Exercise instructions: Decide whether each statement below agrees with the excerpt on the shareholder dispute. Answer yes or no for each, and quote the deciding words from the excerpt. (a) Baron replied to Weber's letter the day after it was sent. (b) The minority faction held five of the nine board seats. (c) Buonpastore's defamation lawsuit succeeded in court.

Document excerpt:
####

The concerned shareholders had hired the attorney David J. Baron to explore their legal rights. The day after Weber’s letter went out, Baron fired off a scathing response, decrying Weber’s effort to restrain free speech by preventing shareholders from campaigning for the board. “So,” Baron asked rhetorically, “the Board can distribute propaganda but anyone opposed to Board policy cannot?”
The gloves were officially off. Now the brawling could begin in earnest.
When Tokar and his two fellow concerned shareholders won election to the board, joining Dzidzovic to form a four-person bloc on the nine-member board, they encountered “obstructionist” actions by Buonpastore and her loyalists, including the refusal to share any financial records with the minority faction. This led the minority group to file a lawsuit to gain “full and unfettered” access to the corporation’s financial records. Buonpastore eventually filed a defamation of character lawsuit against three board members and two shareholders, but it was thrown out of court. (Buonpastore declined a request to be interviewed for this article.)

####

Stored data:
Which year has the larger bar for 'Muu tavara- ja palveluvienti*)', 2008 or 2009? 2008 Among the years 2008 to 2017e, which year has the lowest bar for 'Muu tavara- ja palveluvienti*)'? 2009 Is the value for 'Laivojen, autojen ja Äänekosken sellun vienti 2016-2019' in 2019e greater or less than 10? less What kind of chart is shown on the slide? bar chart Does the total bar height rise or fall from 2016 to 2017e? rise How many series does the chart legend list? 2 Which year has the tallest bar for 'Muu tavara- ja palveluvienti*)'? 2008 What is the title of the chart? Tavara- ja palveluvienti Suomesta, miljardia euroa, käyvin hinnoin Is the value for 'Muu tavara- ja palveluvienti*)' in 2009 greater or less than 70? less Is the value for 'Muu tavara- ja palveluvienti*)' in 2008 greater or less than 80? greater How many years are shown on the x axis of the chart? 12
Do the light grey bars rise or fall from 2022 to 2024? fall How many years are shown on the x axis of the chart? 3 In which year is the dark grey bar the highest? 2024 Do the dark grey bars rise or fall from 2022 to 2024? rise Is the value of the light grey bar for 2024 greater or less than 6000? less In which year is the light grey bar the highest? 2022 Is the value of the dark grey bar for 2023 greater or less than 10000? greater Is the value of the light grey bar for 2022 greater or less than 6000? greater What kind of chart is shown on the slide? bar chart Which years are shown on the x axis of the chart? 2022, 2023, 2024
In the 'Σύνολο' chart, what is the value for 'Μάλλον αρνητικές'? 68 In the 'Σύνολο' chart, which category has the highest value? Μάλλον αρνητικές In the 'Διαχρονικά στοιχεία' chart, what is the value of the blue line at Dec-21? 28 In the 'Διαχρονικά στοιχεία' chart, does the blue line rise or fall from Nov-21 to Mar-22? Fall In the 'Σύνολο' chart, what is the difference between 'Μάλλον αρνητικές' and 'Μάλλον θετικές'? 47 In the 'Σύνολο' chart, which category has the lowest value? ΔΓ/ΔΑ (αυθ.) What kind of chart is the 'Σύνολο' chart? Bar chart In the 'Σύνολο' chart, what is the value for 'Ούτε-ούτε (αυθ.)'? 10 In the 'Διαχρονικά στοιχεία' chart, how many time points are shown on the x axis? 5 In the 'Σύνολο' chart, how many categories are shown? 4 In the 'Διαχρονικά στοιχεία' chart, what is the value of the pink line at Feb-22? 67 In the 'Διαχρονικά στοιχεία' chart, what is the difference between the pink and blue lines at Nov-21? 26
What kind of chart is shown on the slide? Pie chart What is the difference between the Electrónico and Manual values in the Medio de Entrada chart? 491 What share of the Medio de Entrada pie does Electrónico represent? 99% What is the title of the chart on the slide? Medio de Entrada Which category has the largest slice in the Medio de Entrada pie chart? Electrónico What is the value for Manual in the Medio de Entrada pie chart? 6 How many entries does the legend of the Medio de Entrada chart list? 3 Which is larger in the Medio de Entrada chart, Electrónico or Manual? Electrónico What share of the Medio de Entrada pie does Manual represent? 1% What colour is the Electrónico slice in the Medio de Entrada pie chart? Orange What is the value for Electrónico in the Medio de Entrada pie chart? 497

####

Solution for this exercise:
(a) Yes: "The day after Weber’s letter went out, Baron fired off a scathing response"
(b) No: "joining Dzidzovic to form a four-person bloc on the nine-member board"
(c) No: "but it was thrown out of court"